» **Exercise brief**
Reproduce every line below exactly as written; do not include the images.

** Exercise material follows **

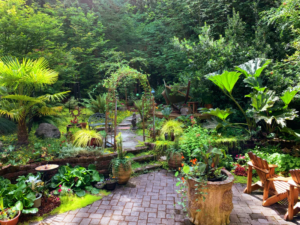 How to Make Your Backyard Look Like a Dream Oasis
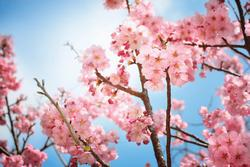 blooming jelentese magyarul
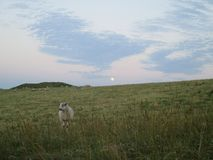 Moonlight Grazing royalty free stock photography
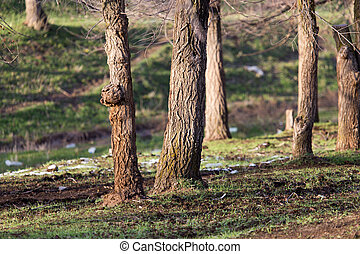 trees in early spring in nature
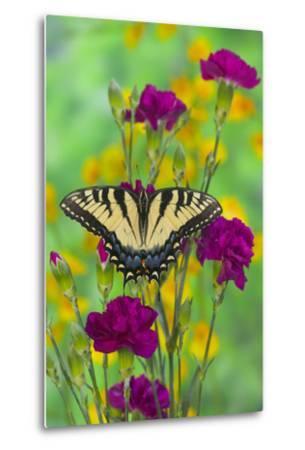 Eastern Tiger Swallowtail-Darrell Gulin-Metal Print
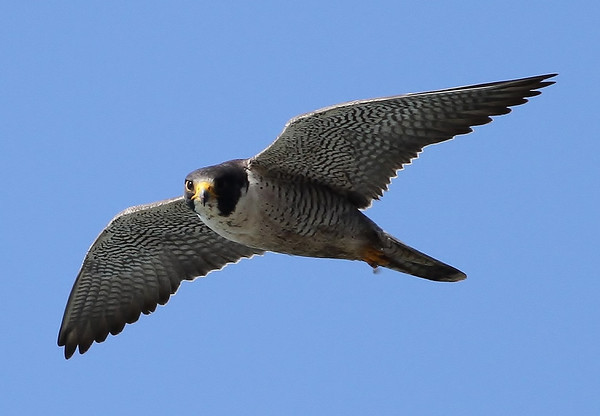 Peregrine Falcon Attacking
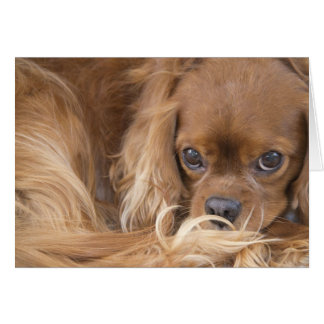 Sweet Ruby Cavalier King Charles Spaniel Card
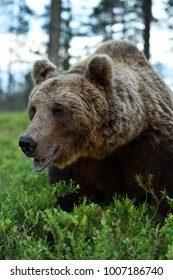 Brown bear close up portrait in forest
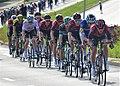 02019 2003 (4) A collected peloton in the 2019 Tour de Pologne.jpg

** End of Exercise material **

» **Exercise response**
 How to Make Your Backyard Look Like a Dream Oasis
 blooming jelentese magyarul
 Moonlight Grazing royalty free stock photography
 trees in early spring in nature
 Eastern Tiger Swallowtail-Darrell Gulin-Metal Print
 Peregrine Falcon Attacking
 Sweet Ruby Cavalier King Charles Spaniel Card
 Brown bear close up portrait in forest
 02019 2003 (4) A collected peloton in the 2019 Tour de Pologne.jpg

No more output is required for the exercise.